Borja del Pozo, a health researcher at the University of Cadiz, also doubts that technology or artificial intelligence applications will produce the same results that humans achieve, but believes that “there may be a subgroup of the population that “do not need as much to achieve results.” People”. Identifying these people would mean significant savings from a public health perspective. His team is already working on interventions in hospitals to help older people get out of bed using the app.

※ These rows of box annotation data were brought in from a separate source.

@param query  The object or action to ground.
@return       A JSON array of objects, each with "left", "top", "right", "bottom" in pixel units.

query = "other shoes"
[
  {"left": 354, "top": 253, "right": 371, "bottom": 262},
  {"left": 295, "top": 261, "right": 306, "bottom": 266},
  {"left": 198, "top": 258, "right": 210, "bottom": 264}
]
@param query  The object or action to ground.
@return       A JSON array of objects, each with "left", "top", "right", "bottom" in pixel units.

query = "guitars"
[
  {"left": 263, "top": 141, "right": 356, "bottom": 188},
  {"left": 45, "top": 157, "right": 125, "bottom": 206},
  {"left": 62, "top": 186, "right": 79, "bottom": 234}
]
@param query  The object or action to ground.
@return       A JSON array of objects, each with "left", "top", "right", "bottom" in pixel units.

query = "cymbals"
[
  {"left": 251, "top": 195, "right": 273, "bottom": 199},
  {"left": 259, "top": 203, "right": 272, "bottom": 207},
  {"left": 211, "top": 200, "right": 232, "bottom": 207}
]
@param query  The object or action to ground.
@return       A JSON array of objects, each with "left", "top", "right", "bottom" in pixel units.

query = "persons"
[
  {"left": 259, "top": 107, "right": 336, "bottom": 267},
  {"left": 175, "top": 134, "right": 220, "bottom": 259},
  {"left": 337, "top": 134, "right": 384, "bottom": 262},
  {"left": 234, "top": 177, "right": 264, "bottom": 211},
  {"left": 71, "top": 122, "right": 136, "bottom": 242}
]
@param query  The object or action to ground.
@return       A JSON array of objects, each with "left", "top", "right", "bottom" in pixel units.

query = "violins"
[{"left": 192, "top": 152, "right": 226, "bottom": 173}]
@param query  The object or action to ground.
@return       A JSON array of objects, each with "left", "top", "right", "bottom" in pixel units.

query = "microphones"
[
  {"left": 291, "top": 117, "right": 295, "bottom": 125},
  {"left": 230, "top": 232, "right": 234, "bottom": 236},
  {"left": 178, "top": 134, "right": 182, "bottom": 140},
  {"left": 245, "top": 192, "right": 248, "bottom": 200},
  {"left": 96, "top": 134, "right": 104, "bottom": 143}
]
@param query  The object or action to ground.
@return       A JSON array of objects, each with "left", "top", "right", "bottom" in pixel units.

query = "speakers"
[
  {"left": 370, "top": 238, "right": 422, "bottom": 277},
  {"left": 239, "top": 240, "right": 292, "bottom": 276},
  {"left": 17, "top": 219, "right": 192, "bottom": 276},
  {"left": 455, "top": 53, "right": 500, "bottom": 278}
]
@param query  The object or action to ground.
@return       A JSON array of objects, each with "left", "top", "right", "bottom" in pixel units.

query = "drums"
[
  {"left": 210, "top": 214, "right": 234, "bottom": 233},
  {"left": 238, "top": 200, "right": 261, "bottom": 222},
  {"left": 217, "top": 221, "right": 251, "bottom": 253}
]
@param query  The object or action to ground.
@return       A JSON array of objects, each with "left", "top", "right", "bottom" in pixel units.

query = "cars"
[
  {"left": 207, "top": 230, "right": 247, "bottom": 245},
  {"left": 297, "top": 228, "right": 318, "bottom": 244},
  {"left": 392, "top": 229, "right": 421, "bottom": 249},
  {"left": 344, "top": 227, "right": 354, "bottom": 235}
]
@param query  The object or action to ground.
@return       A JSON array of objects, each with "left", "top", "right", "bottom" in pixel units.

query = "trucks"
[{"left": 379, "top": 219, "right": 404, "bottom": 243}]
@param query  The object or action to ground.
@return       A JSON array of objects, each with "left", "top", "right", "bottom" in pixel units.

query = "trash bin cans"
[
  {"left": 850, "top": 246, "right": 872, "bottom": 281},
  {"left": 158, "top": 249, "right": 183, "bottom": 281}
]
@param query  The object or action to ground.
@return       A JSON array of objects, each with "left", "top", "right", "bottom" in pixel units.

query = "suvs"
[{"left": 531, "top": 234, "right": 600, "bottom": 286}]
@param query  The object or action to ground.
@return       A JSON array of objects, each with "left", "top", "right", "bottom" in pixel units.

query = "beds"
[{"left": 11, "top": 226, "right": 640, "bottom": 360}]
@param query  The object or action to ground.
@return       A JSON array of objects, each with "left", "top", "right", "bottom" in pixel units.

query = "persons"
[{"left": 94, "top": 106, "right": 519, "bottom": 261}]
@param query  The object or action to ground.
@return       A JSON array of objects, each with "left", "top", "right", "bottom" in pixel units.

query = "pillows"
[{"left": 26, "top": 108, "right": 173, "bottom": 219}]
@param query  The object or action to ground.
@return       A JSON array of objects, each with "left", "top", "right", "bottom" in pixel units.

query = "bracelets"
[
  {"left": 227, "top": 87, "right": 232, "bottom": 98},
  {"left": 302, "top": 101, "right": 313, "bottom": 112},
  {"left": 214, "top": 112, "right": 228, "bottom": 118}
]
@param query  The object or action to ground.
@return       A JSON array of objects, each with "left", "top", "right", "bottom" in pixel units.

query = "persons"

“We use an accelerometer on the leg, place the tablet next to the patient and set a movement goal,” Del Pozo explains. “With a chatbot, you can make the machine learn, provide information or support to the patient, and do it in a contextual way. If there is a heavier person who will react worse, you can increase the mood; or if the machine detects a voice in the room and sees that you have company, it may invite you to take a walk with that person,” this researcher gives an example.
Although technology is improving and approaching the results it can achieve in weight loss or muscle gain that a professional person can achieve, Del Pozo reminds that very broad social measures are fundamental in the fight against obesity. “The social gradient is what has the biggest impact: whether the environment you live in is conducive to obesity, whether it tends to be more active or whether it is cleaner are fundamental factors. Even before birth, if your parents live under high stress due to their social and economic circumstances, the chances of causing obesity increase,” the scientist notes. Reversing obesity will require action to reduce poverty and inequality, two indicators closely linked to health.